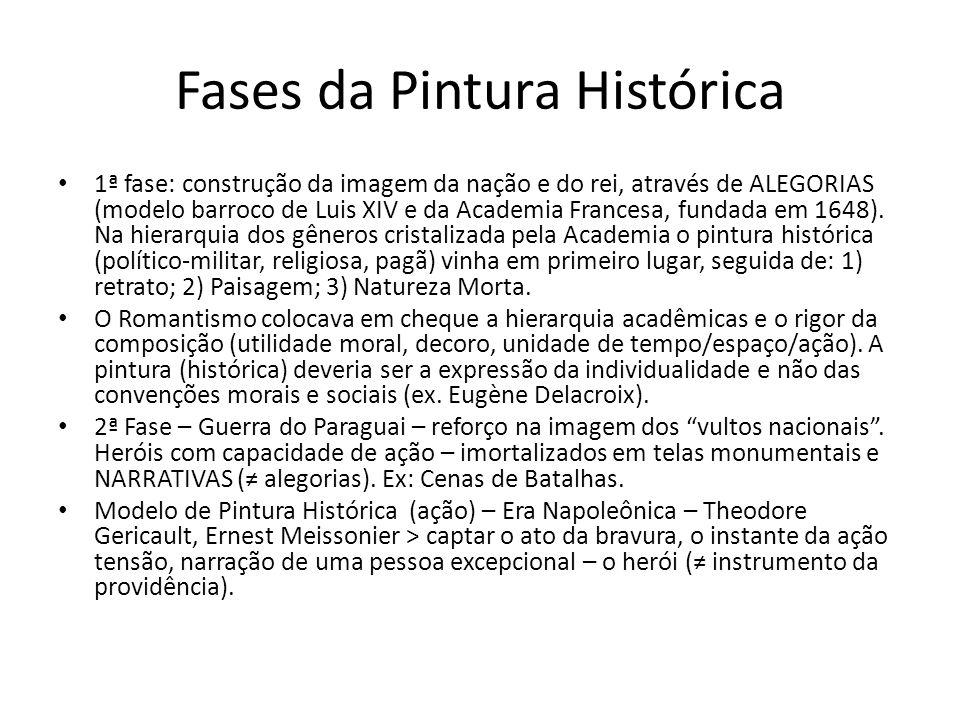 Fases da Pintura Histórica 1ª fase: construção da imagem da nação e do rei, através de ALEGORIAS (modelo barroco de Luis XIV e da Academia Francesa, f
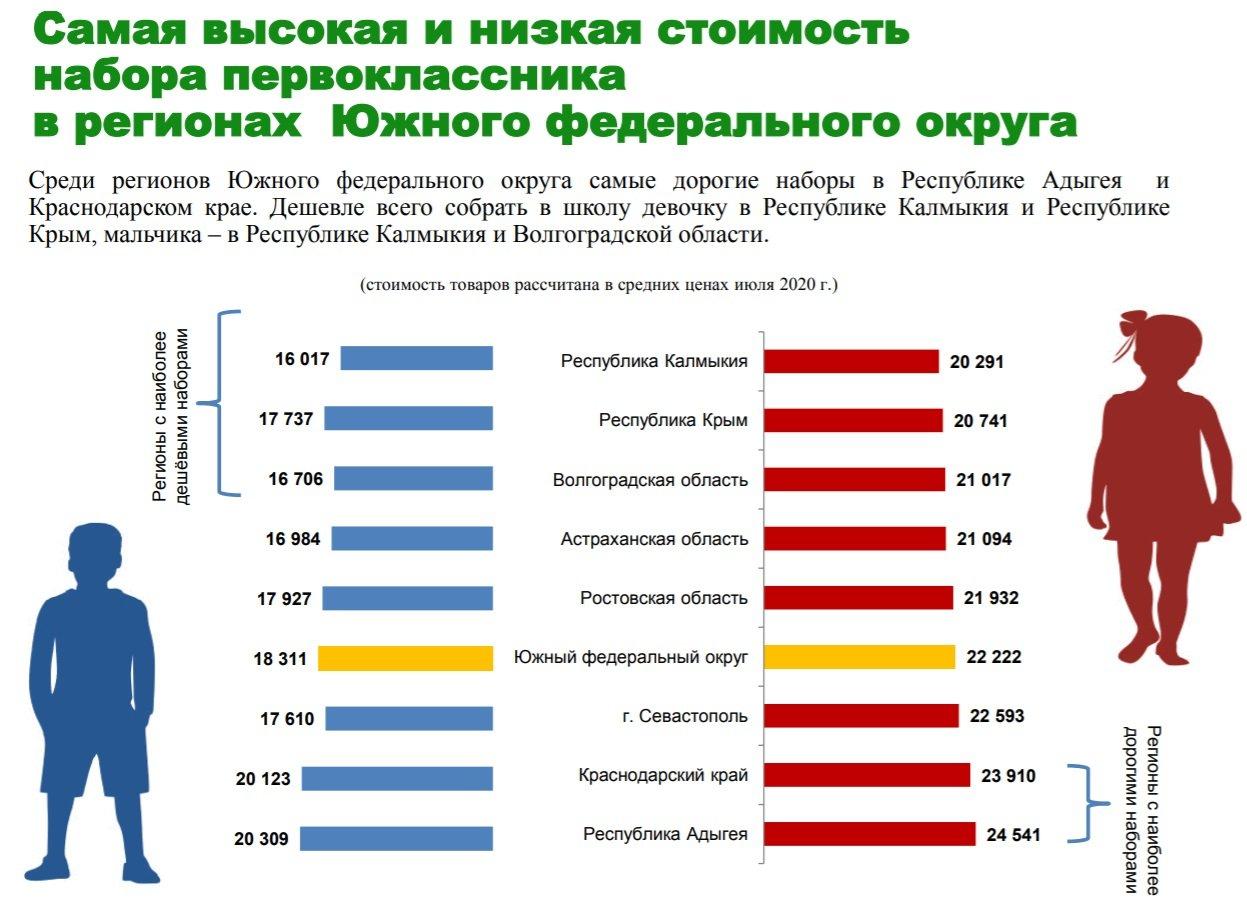 Собрать первоклассника в школу в Крыму обойдется почти в 20 тысяч рублей , фото-3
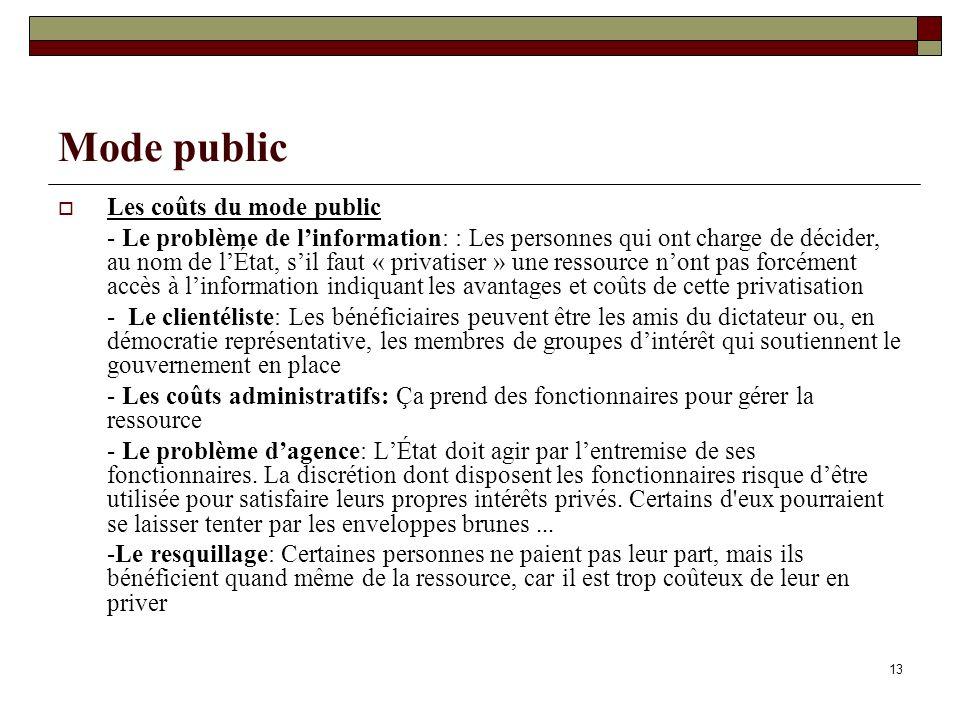 Mode public Les coûts du mode public - Le problème de linformation: : Les personnes qui ont charge de décider, au nom de lÉtat, sil faut « privatiser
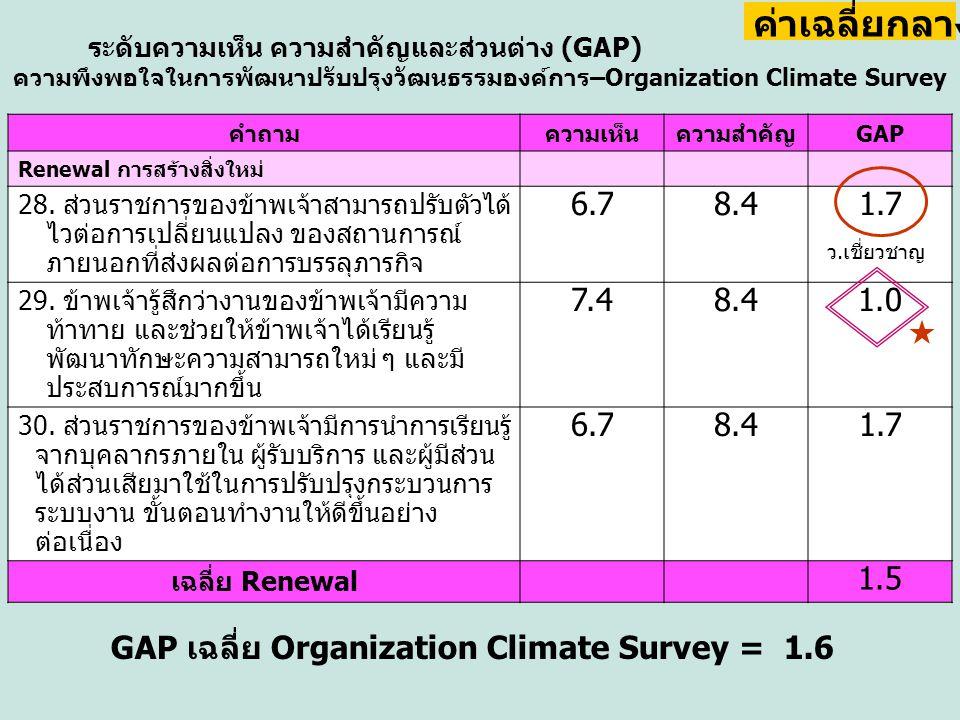 คำถามความเห็นความสำคัญGAP Renewal การสร้างสิ่งใหม่ 28. ส่วนราชการของข้าพเจ้าสามารถปรับตัวได้ ไวต่อการเปลี่ยนแปลง ของสถานการณ์ ภายนอกที่ส่งผลต่อการบรรล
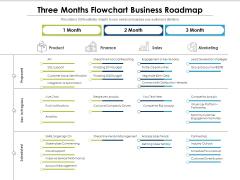 Three Months Flowchart Business Roadmap Professional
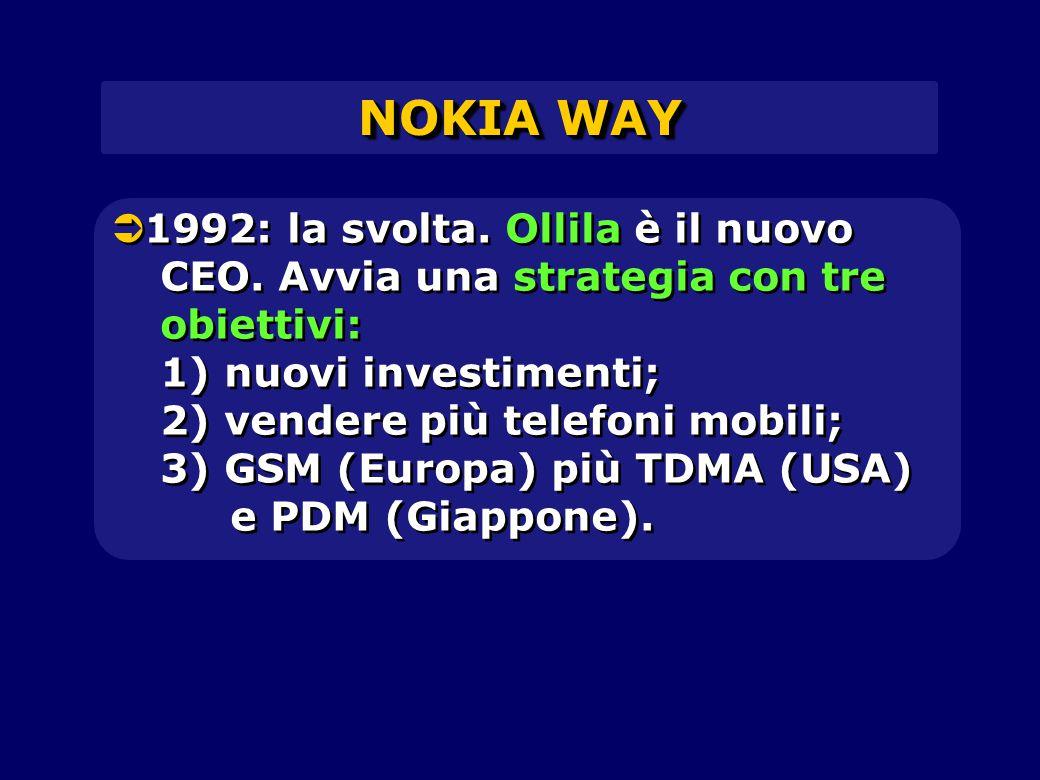 NOKIA WAY  1992: la svolta. Ollila è il nuovo CEO. Avvia una strategia con tre obiettivi: 1) nuovi investimenti; 2) vendere più telefoni mobili; 3) G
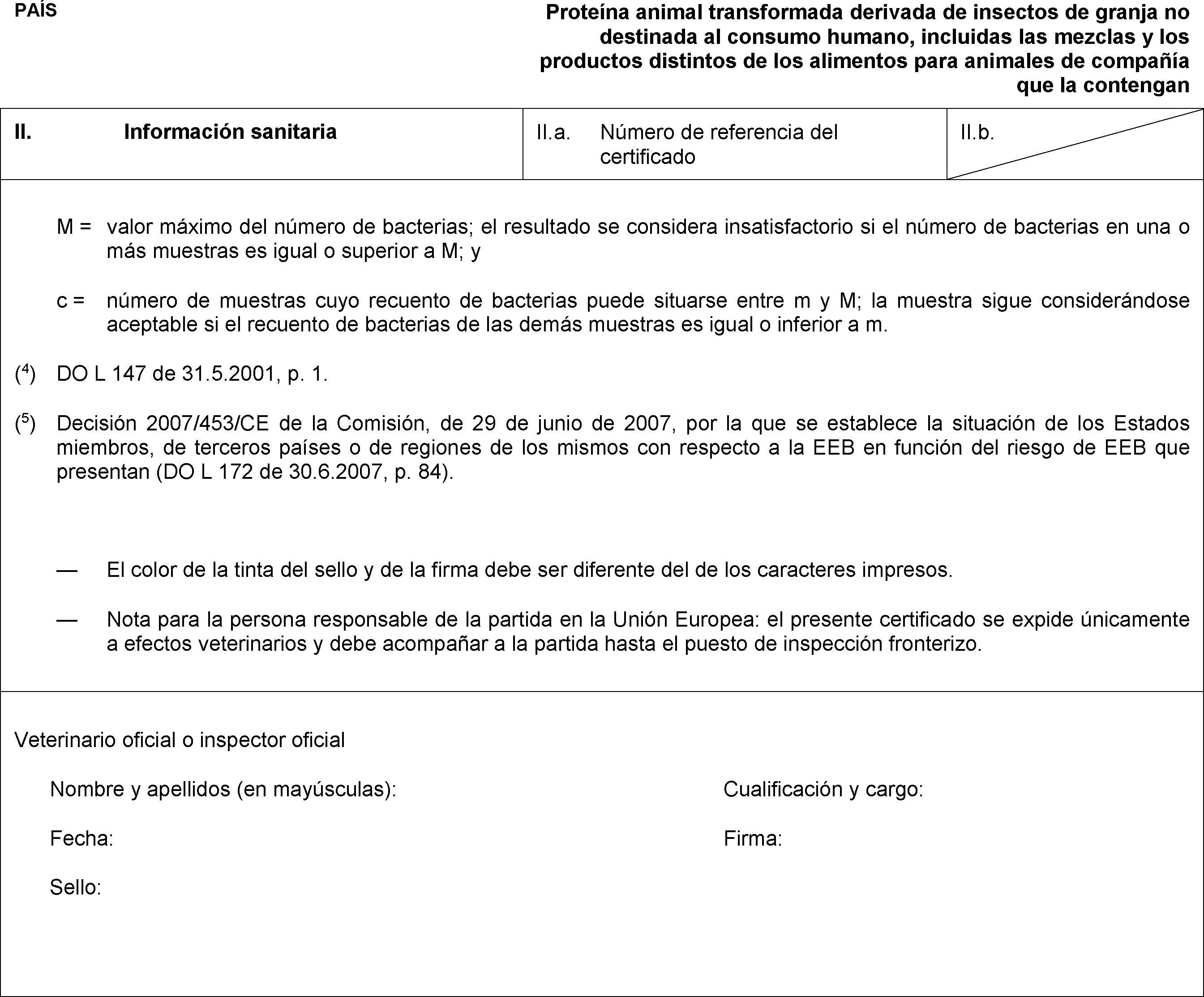 EUR-Lex - 02011R0142-20170701 - EN - EUR-Lex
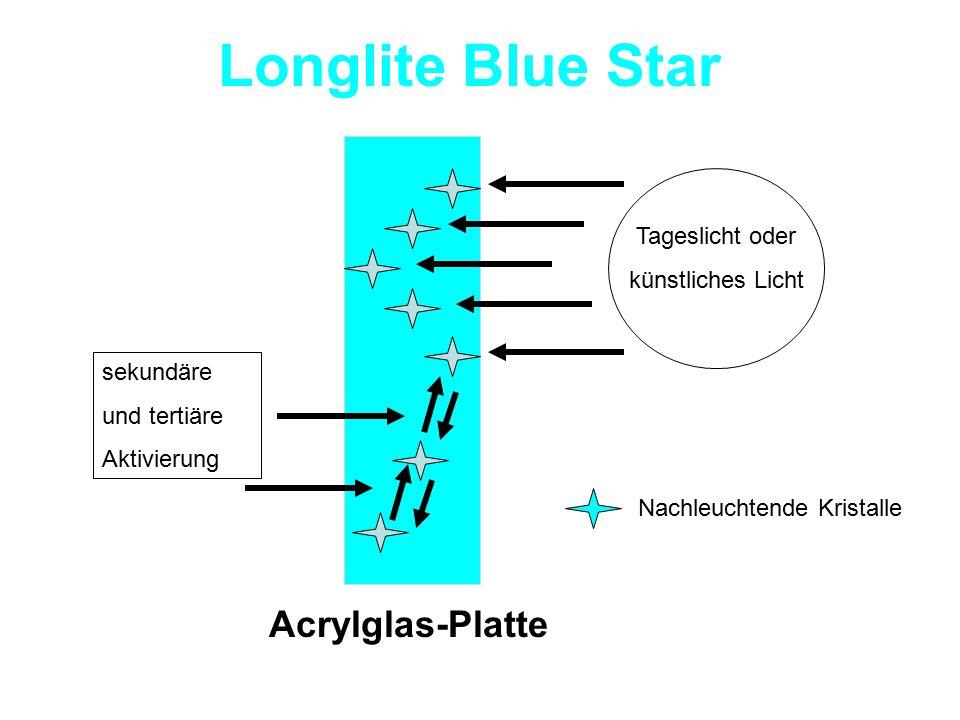 Longlite Blue Star Acrylglas-Platte Tageslicht oder künstliches Licht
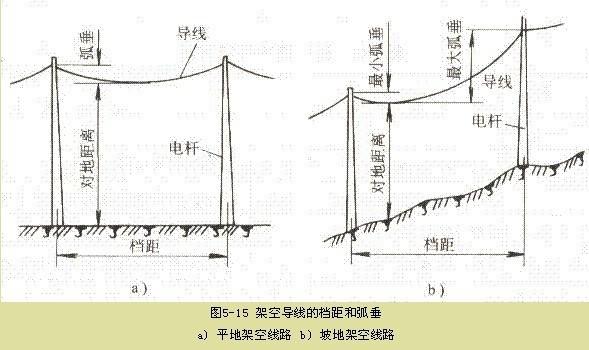 10kv架空线路弧垂有什么要求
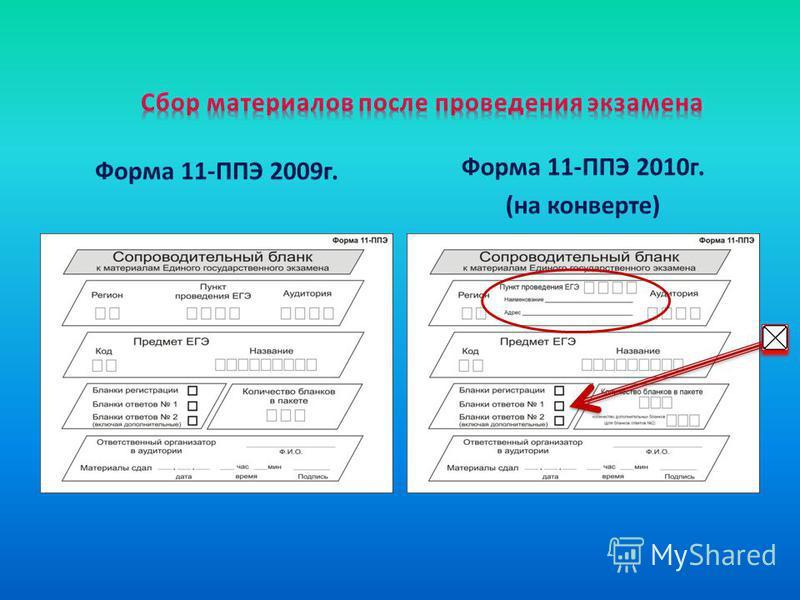 Форма 11-ППЭ 2009 г. Форма 11-ППЭ 2010 г. (на конверте)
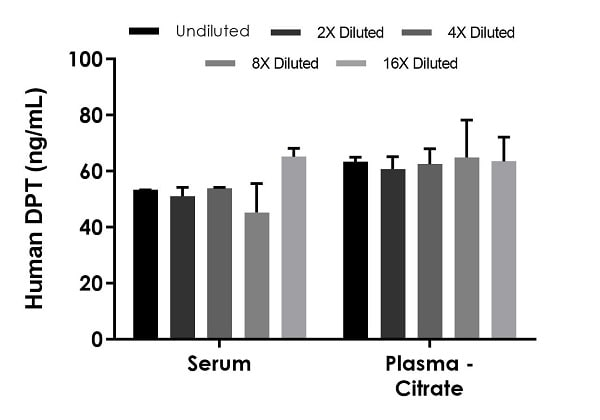 Interpolated concentrations of native DPT in human serum and plasma (citrate) samples.
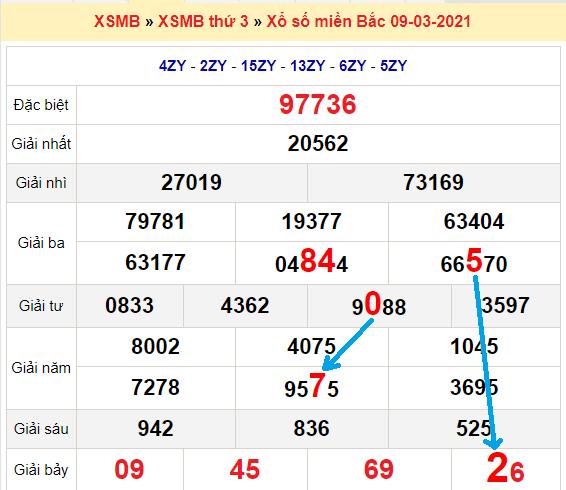 Bạch thủlôMb hôm nay ngày 10/3/2021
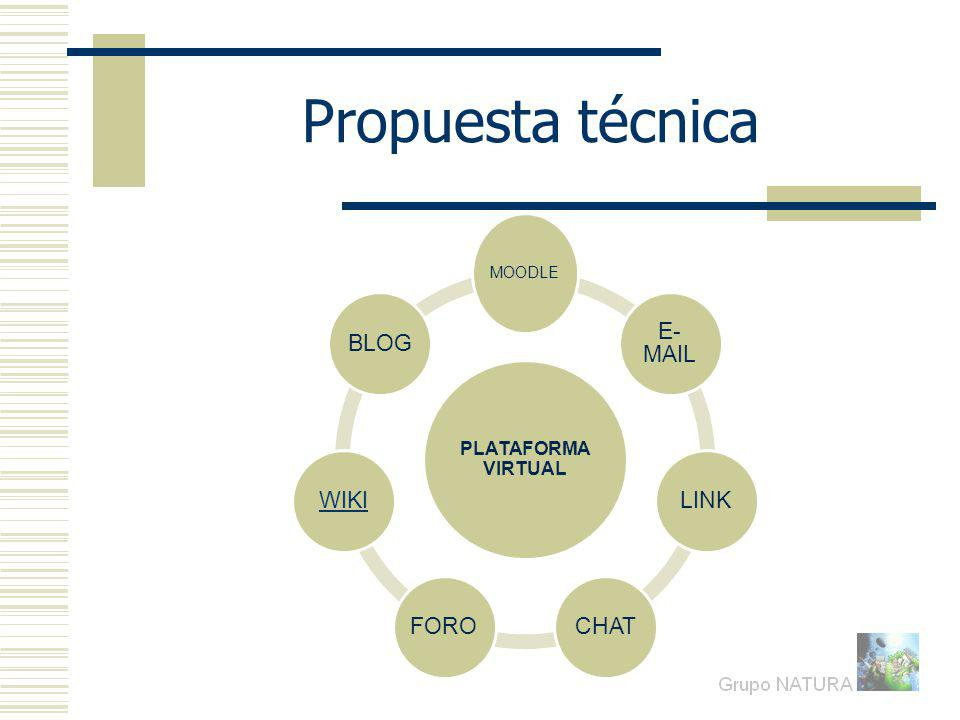Propuesta técnica PLATAFORMA VIRTUAL MOODLE E-MAIL LINK CHAT FORO WIKI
· · · · ·
→ **What is needed**
The answer should contain only the lines from the one with "mobili; 3) G" through the last line of the material, given word for word and without pictures.

→ **Expected answer**
 NOKIA WAY  1992: la svolta. Ollila è il nuovo CEO. Avvia una strategia con tre obiettivi: 1) nuovi investimenti; 2) vendere più telefoni mobili; 3) G
 EUR-Lex - 02011R0142-20170701 - EN - EUR-Lex
 Longlite Blue Star Acrylglas-Platte Tageslicht oder künstliches Licht
 10kv架空线路弧垂有什么要求
 Форма 11-ППЭ 2009 г. Форма 11-ППЭ 2010 г. (на конверте)
 Interpolated concentrations of native DPT in human serum and plasma (citrate) samples.
 Bạch thủlôMb hôm nay ngày 10/3/2021
Propuesta técnica PLATAFORMA VIRTUAL MOODLE E-MAIL LINK CHAT FORO WIKI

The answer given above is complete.